The view outside the Monument Valley Navajo Nation Welcome Center.  It was chilly that day, people were wearing their windbreaker jackets or sweaters.

To drive through the heart of Monument Valley requires driving on unpaved roads. We decided to stay on the paved highways and found plenty of scenic pullouts.

Notice the fine red sand.

Driving Northeast

Remember the movie “Forrest Gump”? On Highway 163 at mile marker 13 is the point in the movie when Forrest stopped running. You are looking downhill to a long, straight road that runs eventually uphill again into the rocky butte formations on the horizon. As we drove along, signs began to appear advising drivers to slow down to 35 mph and not to stop. But at milepost 13 we saw lots of people stopped and standing in the road taking pictures of themselves with the famous view. Of course we stopped too and did the same.

Forrest Gump Point, Highway 163, milepost 13.

We enjoyed watching this guy pose for pictures in the middle of the road.  Notice the others on the left waiting for their turn.


Next we passed Mexican Hat, named after a rock formation that looks like someone wearing a sombrero.

The Mexican Hat landmark. It’s easy to spot from the highway!


The Bluff Fort Historic Site was one of those gems you sometimes run across. The fort was not a military fort but a settlement for the people who took part in the arduous “Hole in the Rock” expedition. It shows the indomitable spirit of the pioneers who built communities in the American West. We watched two short historical films on the expedition and then toured the structures—both homes and communal buildings. The way it worked was you pushed a button in the doorway of each structure and heard a five-minute recording that explained the way of life then.  They gave details about the different individuals who lived there at the fort. A good book to read on this epic expedition is “Hole in the Rock” by David E. Miller. The pioneers of that era were tough, resourceful people.
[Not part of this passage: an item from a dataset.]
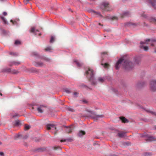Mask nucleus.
Listing matches in <instances>:
<instances>
[{"mask_svg":"<svg viewBox=\"0 0 156 156\" xmlns=\"http://www.w3.org/2000/svg\"><path fill=\"white\" fill-rule=\"evenodd\" d=\"M124 58L122 57L120 58L116 63L115 68L116 69H118L122 64L126 70H130L133 67L134 64L133 63L128 59L125 60Z\"/></svg>","mask_w":156,"mask_h":156,"instance_id":"nucleus-1","label":"nucleus"},{"mask_svg":"<svg viewBox=\"0 0 156 156\" xmlns=\"http://www.w3.org/2000/svg\"><path fill=\"white\" fill-rule=\"evenodd\" d=\"M140 44L141 45L140 47L141 48H143L144 50L147 51L148 49V47L146 46H144L143 44H150L151 46H154L156 45V40L148 39L146 40L145 41H141ZM155 52H156V49L155 50Z\"/></svg>","mask_w":156,"mask_h":156,"instance_id":"nucleus-2","label":"nucleus"},{"mask_svg":"<svg viewBox=\"0 0 156 156\" xmlns=\"http://www.w3.org/2000/svg\"><path fill=\"white\" fill-rule=\"evenodd\" d=\"M85 75L92 84H95L96 82L94 79V73L93 70L89 68L86 69Z\"/></svg>","mask_w":156,"mask_h":156,"instance_id":"nucleus-3","label":"nucleus"},{"mask_svg":"<svg viewBox=\"0 0 156 156\" xmlns=\"http://www.w3.org/2000/svg\"><path fill=\"white\" fill-rule=\"evenodd\" d=\"M101 8L104 11H109L112 9L108 2H102L101 5Z\"/></svg>","mask_w":156,"mask_h":156,"instance_id":"nucleus-4","label":"nucleus"},{"mask_svg":"<svg viewBox=\"0 0 156 156\" xmlns=\"http://www.w3.org/2000/svg\"><path fill=\"white\" fill-rule=\"evenodd\" d=\"M45 108V106L43 105H38L36 106L35 105H33L32 108L34 109L36 108L38 112L42 113Z\"/></svg>","mask_w":156,"mask_h":156,"instance_id":"nucleus-5","label":"nucleus"},{"mask_svg":"<svg viewBox=\"0 0 156 156\" xmlns=\"http://www.w3.org/2000/svg\"><path fill=\"white\" fill-rule=\"evenodd\" d=\"M151 90L153 91L156 90V80H153L151 81L150 84Z\"/></svg>","mask_w":156,"mask_h":156,"instance_id":"nucleus-6","label":"nucleus"},{"mask_svg":"<svg viewBox=\"0 0 156 156\" xmlns=\"http://www.w3.org/2000/svg\"><path fill=\"white\" fill-rule=\"evenodd\" d=\"M5 71L12 74H17L19 73V71L15 69H12L10 68H7L6 69Z\"/></svg>","mask_w":156,"mask_h":156,"instance_id":"nucleus-7","label":"nucleus"},{"mask_svg":"<svg viewBox=\"0 0 156 156\" xmlns=\"http://www.w3.org/2000/svg\"><path fill=\"white\" fill-rule=\"evenodd\" d=\"M30 32L35 33L36 35H38L39 36L41 35V34L37 30H35V28L34 27H32L31 28Z\"/></svg>","mask_w":156,"mask_h":156,"instance_id":"nucleus-8","label":"nucleus"},{"mask_svg":"<svg viewBox=\"0 0 156 156\" xmlns=\"http://www.w3.org/2000/svg\"><path fill=\"white\" fill-rule=\"evenodd\" d=\"M147 2L152 5L154 9H156V1L155 0H148Z\"/></svg>","mask_w":156,"mask_h":156,"instance_id":"nucleus-9","label":"nucleus"},{"mask_svg":"<svg viewBox=\"0 0 156 156\" xmlns=\"http://www.w3.org/2000/svg\"><path fill=\"white\" fill-rule=\"evenodd\" d=\"M47 128L48 130H56L55 126L53 125L48 124L47 126Z\"/></svg>","mask_w":156,"mask_h":156,"instance_id":"nucleus-10","label":"nucleus"},{"mask_svg":"<svg viewBox=\"0 0 156 156\" xmlns=\"http://www.w3.org/2000/svg\"><path fill=\"white\" fill-rule=\"evenodd\" d=\"M145 140L147 141L151 142L156 140V139L153 136H148Z\"/></svg>","mask_w":156,"mask_h":156,"instance_id":"nucleus-11","label":"nucleus"},{"mask_svg":"<svg viewBox=\"0 0 156 156\" xmlns=\"http://www.w3.org/2000/svg\"><path fill=\"white\" fill-rule=\"evenodd\" d=\"M73 129V126L71 125L69 126L66 127V131L67 133H70L72 131Z\"/></svg>","mask_w":156,"mask_h":156,"instance_id":"nucleus-12","label":"nucleus"},{"mask_svg":"<svg viewBox=\"0 0 156 156\" xmlns=\"http://www.w3.org/2000/svg\"><path fill=\"white\" fill-rule=\"evenodd\" d=\"M126 132L123 131H121L118 133V136L120 137H122L126 136Z\"/></svg>","mask_w":156,"mask_h":156,"instance_id":"nucleus-13","label":"nucleus"},{"mask_svg":"<svg viewBox=\"0 0 156 156\" xmlns=\"http://www.w3.org/2000/svg\"><path fill=\"white\" fill-rule=\"evenodd\" d=\"M20 62H19L16 61H12V62H11L9 63V65L10 66H12L13 65L17 66L20 65Z\"/></svg>","mask_w":156,"mask_h":156,"instance_id":"nucleus-14","label":"nucleus"},{"mask_svg":"<svg viewBox=\"0 0 156 156\" xmlns=\"http://www.w3.org/2000/svg\"><path fill=\"white\" fill-rule=\"evenodd\" d=\"M74 62L76 63L77 66L78 67H81L83 65V63H80L76 60H74Z\"/></svg>","mask_w":156,"mask_h":156,"instance_id":"nucleus-15","label":"nucleus"},{"mask_svg":"<svg viewBox=\"0 0 156 156\" xmlns=\"http://www.w3.org/2000/svg\"><path fill=\"white\" fill-rule=\"evenodd\" d=\"M129 15L130 13L128 12H125L122 14L121 15V16L122 18L126 16H129Z\"/></svg>","mask_w":156,"mask_h":156,"instance_id":"nucleus-16","label":"nucleus"},{"mask_svg":"<svg viewBox=\"0 0 156 156\" xmlns=\"http://www.w3.org/2000/svg\"><path fill=\"white\" fill-rule=\"evenodd\" d=\"M43 65V63L41 62H35V66H41Z\"/></svg>","mask_w":156,"mask_h":156,"instance_id":"nucleus-17","label":"nucleus"},{"mask_svg":"<svg viewBox=\"0 0 156 156\" xmlns=\"http://www.w3.org/2000/svg\"><path fill=\"white\" fill-rule=\"evenodd\" d=\"M85 134V132L83 131H80L78 134V136L79 137L82 136L83 135Z\"/></svg>","mask_w":156,"mask_h":156,"instance_id":"nucleus-18","label":"nucleus"},{"mask_svg":"<svg viewBox=\"0 0 156 156\" xmlns=\"http://www.w3.org/2000/svg\"><path fill=\"white\" fill-rule=\"evenodd\" d=\"M120 119L121 120L122 122L125 123L127 122L128 121L127 119H126L125 117H120Z\"/></svg>","mask_w":156,"mask_h":156,"instance_id":"nucleus-19","label":"nucleus"},{"mask_svg":"<svg viewBox=\"0 0 156 156\" xmlns=\"http://www.w3.org/2000/svg\"><path fill=\"white\" fill-rule=\"evenodd\" d=\"M0 18L2 19V20L3 21L4 23V24H6L7 23V22L4 17L2 16H0Z\"/></svg>","mask_w":156,"mask_h":156,"instance_id":"nucleus-20","label":"nucleus"},{"mask_svg":"<svg viewBox=\"0 0 156 156\" xmlns=\"http://www.w3.org/2000/svg\"><path fill=\"white\" fill-rule=\"evenodd\" d=\"M30 71H31L32 72H34V73H37L38 72H39V71L37 69H36L35 68H31L30 69Z\"/></svg>","mask_w":156,"mask_h":156,"instance_id":"nucleus-21","label":"nucleus"},{"mask_svg":"<svg viewBox=\"0 0 156 156\" xmlns=\"http://www.w3.org/2000/svg\"><path fill=\"white\" fill-rule=\"evenodd\" d=\"M94 14L96 15L97 17L102 16L100 12H98L94 11Z\"/></svg>","mask_w":156,"mask_h":156,"instance_id":"nucleus-22","label":"nucleus"},{"mask_svg":"<svg viewBox=\"0 0 156 156\" xmlns=\"http://www.w3.org/2000/svg\"><path fill=\"white\" fill-rule=\"evenodd\" d=\"M140 58L139 57H136L135 59V62L136 63L138 64L140 61Z\"/></svg>","mask_w":156,"mask_h":156,"instance_id":"nucleus-23","label":"nucleus"},{"mask_svg":"<svg viewBox=\"0 0 156 156\" xmlns=\"http://www.w3.org/2000/svg\"><path fill=\"white\" fill-rule=\"evenodd\" d=\"M30 128V126L27 124L25 125L24 127V129L25 130H27L29 129Z\"/></svg>","mask_w":156,"mask_h":156,"instance_id":"nucleus-24","label":"nucleus"},{"mask_svg":"<svg viewBox=\"0 0 156 156\" xmlns=\"http://www.w3.org/2000/svg\"><path fill=\"white\" fill-rule=\"evenodd\" d=\"M18 116H19V115L16 113H15L14 114H13L12 113L11 114V116L13 118H14L16 117H18Z\"/></svg>","mask_w":156,"mask_h":156,"instance_id":"nucleus-25","label":"nucleus"},{"mask_svg":"<svg viewBox=\"0 0 156 156\" xmlns=\"http://www.w3.org/2000/svg\"><path fill=\"white\" fill-rule=\"evenodd\" d=\"M103 116L102 115H95V116L94 117V120H97L98 118L99 117H102Z\"/></svg>","mask_w":156,"mask_h":156,"instance_id":"nucleus-26","label":"nucleus"},{"mask_svg":"<svg viewBox=\"0 0 156 156\" xmlns=\"http://www.w3.org/2000/svg\"><path fill=\"white\" fill-rule=\"evenodd\" d=\"M55 40V38L53 36H51V38L50 42L52 43L54 42Z\"/></svg>","mask_w":156,"mask_h":156,"instance_id":"nucleus-27","label":"nucleus"},{"mask_svg":"<svg viewBox=\"0 0 156 156\" xmlns=\"http://www.w3.org/2000/svg\"><path fill=\"white\" fill-rule=\"evenodd\" d=\"M98 80L101 83H103L104 82V79L102 78H99L98 79Z\"/></svg>","mask_w":156,"mask_h":156,"instance_id":"nucleus-28","label":"nucleus"},{"mask_svg":"<svg viewBox=\"0 0 156 156\" xmlns=\"http://www.w3.org/2000/svg\"><path fill=\"white\" fill-rule=\"evenodd\" d=\"M20 41L19 40H16L15 42V44L16 45L20 44Z\"/></svg>","mask_w":156,"mask_h":156,"instance_id":"nucleus-29","label":"nucleus"},{"mask_svg":"<svg viewBox=\"0 0 156 156\" xmlns=\"http://www.w3.org/2000/svg\"><path fill=\"white\" fill-rule=\"evenodd\" d=\"M101 65H104V67L105 68H107L108 67V66H109V64L107 63H105L104 65V64L102 63Z\"/></svg>","mask_w":156,"mask_h":156,"instance_id":"nucleus-30","label":"nucleus"},{"mask_svg":"<svg viewBox=\"0 0 156 156\" xmlns=\"http://www.w3.org/2000/svg\"><path fill=\"white\" fill-rule=\"evenodd\" d=\"M45 50L46 51H50L51 50V48L50 47H48L45 49Z\"/></svg>","mask_w":156,"mask_h":156,"instance_id":"nucleus-31","label":"nucleus"},{"mask_svg":"<svg viewBox=\"0 0 156 156\" xmlns=\"http://www.w3.org/2000/svg\"><path fill=\"white\" fill-rule=\"evenodd\" d=\"M150 21L153 22H156V19L154 18H151L150 19Z\"/></svg>","mask_w":156,"mask_h":156,"instance_id":"nucleus-32","label":"nucleus"},{"mask_svg":"<svg viewBox=\"0 0 156 156\" xmlns=\"http://www.w3.org/2000/svg\"><path fill=\"white\" fill-rule=\"evenodd\" d=\"M10 55H17V53L14 52H10Z\"/></svg>","mask_w":156,"mask_h":156,"instance_id":"nucleus-33","label":"nucleus"},{"mask_svg":"<svg viewBox=\"0 0 156 156\" xmlns=\"http://www.w3.org/2000/svg\"><path fill=\"white\" fill-rule=\"evenodd\" d=\"M31 0H24V3H25V4H27L28 2L30 1H31Z\"/></svg>","mask_w":156,"mask_h":156,"instance_id":"nucleus-34","label":"nucleus"},{"mask_svg":"<svg viewBox=\"0 0 156 156\" xmlns=\"http://www.w3.org/2000/svg\"><path fill=\"white\" fill-rule=\"evenodd\" d=\"M20 124V122L19 121H16L15 122V125L16 126Z\"/></svg>","mask_w":156,"mask_h":156,"instance_id":"nucleus-35","label":"nucleus"},{"mask_svg":"<svg viewBox=\"0 0 156 156\" xmlns=\"http://www.w3.org/2000/svg\"><path fill=\"white\" fill-rule=\"evenodd\" d=\"M68 109L69 111H71V112H73L74 111L73 109L72 108H68Z\"/></svg>","mask_w":156,"mask_h":156,"instance_id":"nucleus-36","label":"nucleus"},{"mask_svg":"<svg viewBox=\"0 0 156 156\" xmlns=\"http://www.w3.org/2000/svg\"><path fill=\"white\" fill-rule=\"evenodd\" d=\"M65 92H66L68 93H70V91L69 90L67 89H65Z\"/></svg>","mask_w":156,"mask_h":156,"instance_id":"nucleus-37","label":"nucleus"},{"mask_svg":"<svg viewBox=\"0 0 156 156\" xmlns=\"http://www.w3.org/2000/svg\"><path fill=\"white\" fill-rule=\"evenodd\" d=\"M151 154L150 153H146L144 154V155L145 156H149Z\"/></svg>","mask_w":156,"mask_h":156,"instance_id":"nucleus-38","label":"nucleus"},{"mask_svg":"<svg viewBox=\"0 0 156 156\" xmlns=\"http://www.w3.org/2000/svg\"><path fill=\"white\" fill-rule=\"evenodd\" d=\"M78 94V93L76 92H75L73 93V95L74 97H76Z\"/></svg>","mask_w":156,"mask_h":156,"instance_id":"nucleus-39","label":"nucleus"},{"mask_svg":"<svg viewBox=\"0 0 156 156\" xmlns=\"http://www.w3.org/2000/svg\"><path fill=\"white\" fill-rule=\"evenodd\" d=\"M111 19L112 20H117V18L115 16H114L112 17Z\"/></svg>","mask_w":156,"mask_h":156,"instance_id":"nucleus-40","label":"nucleus"},{"mask_svg":"<svg viewBox=\"0 0 156 156\" xmlns=\"http://www.w3.org/2000/svg\"><path fill=\"white\" fill-rule=\"evenodd\" d=\"M3 14L4 15V16H6L7 15V13L6 12H3Z\"/></svg>","mask_w":156,"mask_h":156,"instance_id":"nucleus-41","label":"nucleus"},{"mask_svg":"<svg viewBox=\"0 0 156 156\" xmlns=\"http://www.w3.org/2000/svg\"><path fill=\"white\" fill-rule=\"evenodd\" d=\"M13 24H15V21H13L12 20H11L10 21Z\"/></svg>","mask_w":156,"mask_h":156,"instance_id":"nucleus-42","label":"nucleus"},{"mask_svg":"<svg viewBox=\"0 0 156 156\" xmlns=\"http://www.w3.org/2000/svg\"><path fill=\"white\" fill-rule=\"evenodd\" d=\"M141 16H142L144 17H146V16L145 15H144V14L143 13L141 15Z\"/></svg>","mask_w":156,"mask_h":156,"instance_id":"nucleus-43","label":"nucleus"},{"mask_svg":"<svg viewBox=\"0 0 156 156\" xmlns=\"http://www.w3.org/2000/svg\"><path fill=\"white\" fill-rule=\"evenodd\" d=\"M0 155L3 156L4 155V153L3 152H0Z\"/></svg>","mask_w":156,"mask_h":156,"instance_id":"nucleus-44","label":"nucleus"},{"mask_svg":"<svg viewBox=\"0 0 156 156\" xmlns=\"http://www.w3.org/2000/svg\"><path fill=\"white\" fill-rule=\"evenodd\" d=\"M151 112L152 113V114L155 115H156V113L155 112Z\"/></svg>","mask_w":156,"mask_h":156,"instance_id":"nucleus-45","label":"nucleus"},{"mask_svg":"<svg viewBox=\"0 0 156 156\" xmlns=\"http://www.w3.org/2000/svg\"><path fill=\"white\" fill-rule=\"evenodd\" d=\"M65 141H66V140H61V142H65Z\"/></svg>","mask_w":156,"mask_h":156,"instance_id":"nucleus-46","label":"nucleus"},{"mask_svg":"<svg viewBox=\"0 0 156 156\" xmlns=\"http://www.w3.org/2000/svg\"><path fill=\"white\" fill-rule=\"evenodd\" d=\"M58 147H54V149H57V148H58Z\"/></svg>","mask_w":156,"mask_h":156,"instance_id":"nucleus-47","label":"nucleus"},{"mask_svg":"<svg viewBox=\"0 0 156 156\" xmlns=\"http://www.w3.org/2000/svg\"><path fill=\"white\" fill-rule=\"evenodd\" d=\"M83 102L84 103H87V101H86L85 100H83Z\"/></svg>","mask_w":156,"mask_h":156,"instance_id":"nucleus-48","label":"nucleus"},{"mask_svg":"<svg viewBox=\"0 0 156 156\" xmlns=\"http://www.w3.org/2000/svg\"><path fill=\"white\" fill-rule=\"evenodd\" d=\"M101 54H102V55L104 54H107V52H103V53H101Z\"/></svg>","mask_w":156,"mask_h":156,"instance_id":"nucleus-49","label":"nucleus"},{"mask_svg":"<svg viewBox=\"0 0 156 156\" xmlns=\"http://www.w3.org/2000/svg\"><path fill=\"white\" fill-rule=\"evenodd\" d=\"M19 136H20V135L18 134V135H17V136H16L15 137L16 138H18V137H19Z\"/></svg>","mask_w":156,"mask_h":156,"instance_id":"nucleus-50","label":"nucleus"},{"mask_svg":"<svg viewBox=\"0 0 156 156\" xmlns=\"http://www.w3.org/2000/svg\"><path fill=\"white\" fill-rule=\"evenodd\" d=\"M34 54L35 55H37V54L36 52H34Z\"/></svg>","mask_w":156,"mask_h":156,"instance_id":"nucleus-51","label":"nucleus"},{"mask_svg":"<svg viewBox=\"0 0 156 156\" xmlns=\"http://www.w3.org/2000/svg\"><path fill=\"white\" fill-rule=\"evenodd\" d=\"M99 25H100V26L101 25L102 26V25L100 23H99Z\"/></svg>","mask_w":156,"mask_h":156,"instance_id":"nucleus-52","label":"nucleus"},{"mask_svg":"<svg viewBox=\"0 0 156 156\" xmlns=\"http://www.w3.org/2000/svg\"><path fill=\"white\" fill-rule=\"evenodd\" d=\"M0 95L1 96H2V94L1 93H0Z\"/></svg>","mask_w":156,"mask_h":156,"instance_id":"nucleus-53","label":"nucleus"},{"mask_svg":"<svg viewBox=\"0 0 156 156\" xmlns=\"http://www.w3.org/2000/svg\"><path fill=\"white\" fill-rule=\"evenodd\" d=\"M112 156H117L115 155H112Z\"/></svg>","mask_w":156,"mask_h":156,"instance_id":"nucleus-54","label":"nucleus"},{"mask_svg":"<svg viewBox=\"0 0 156 156\" xmlns=\"http://www.w3.org/2000/svg\"><path fill=\"white\" fill-rule=\"evenodd\" d=\"M2 143L0 142V144H1Z\"/></svg>","mask_w":156,"mask_h":156,"instance_id":"nucleus-55","label":"nucleus"},{"mask_svg":"<svg viewBox=\"0 0 156 156\" xmlns=\"http://www.w3.org/2000/svg\"><path fill=\"white\" fill-rule=\"evenodd\" d=\"M47 61H49V59H47Z\"/></svg>","mask_w":156,"mask_h":156,"instance_id":"nucleus-56","label":"nucleus"},{"mask_svg":"<svg viewBox=\"0 0 156 156\" xmlns=\"http://www.w3.org/2000/svg\"><path fill=\"white\" fill-rule=\"evenodd\" d=\"M2 1H3V0H1Z\"/></svg>","mask_w":156,"mask_h":156,"instance_id":"nucleus-57","label":"nucleus"},{"mask_svg":"<svg viewBox=\"0 0 156 156\" xmlns=\"http://www.w3.org/2000/svg\"><path fill=\"white\" fill-rule=\"evenodd\" d=\"M155 129H156V127H155Z\"/></svg>","mask_w":156,"mask_h":156,"instance_id":"nucleus-58","label":"nucleus"}]
</instances>
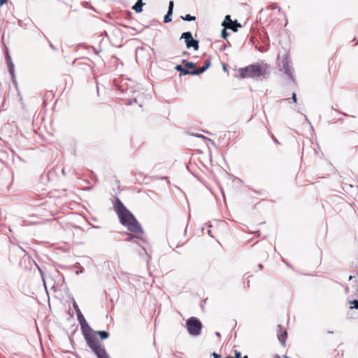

We have it easy compared to their hardships. What a difference to be able to travel in an air-conditioned car on paved roads compared to an open-air wagon going at a walking pace over ruts and bumps. The early settlers could only travel about 10 miles each day.

Bluff Fort Historic Site. We stopped here to eat sandwiches but found much to see and experience—including some delicious homemade cookies for sale!

There were seven or eight of the replica small log houses showing the conditions and the implements used by the settlers.

Old horse-drawn tools.

The “hole in the rock” that the expedition used to get through the mountains. (Photo by National Park Service)

Painting of the Hole-in-the-Rock Expedition by Lynn Griffin. (Photo courtesy of Ensign Peak Foundation, https://ensignpeakfoundation.org/hole-in-the-rock-expedition/hole-in-rock-painting/ )

“The Last Wagon,” by Lynn Griffin, depicting the final wagon to make its way through the “hole in the rock.” (Photo courtesy of The Church of Jesus Christ of Latter-Day Saints,


https://www.churchofjesuschrist.org/media/image/pioneers-wagon-hole-in-the-rock-5950d2e?lang=eng)


After learning a lot at Bluff Fort Historic Site about a fascinating historical event we’d never heard of, we took Highways 162 and 41 to the Four Corners Monument. This is the only place in America where four states meet at one point.

You have to wait your turn to walk on the spot where the four states meet.

A windy day.

Weird guy getting the full experience.


Next we headed down 160 to Cortez, CO, where we spent the night at White Eagle Inn.

Leaving Four Corners Monument

Heading into Colorado from Four Corners

We'd looked in several stores for a nightlight and were proud to have finally found one!

That is the one thing missing in motels.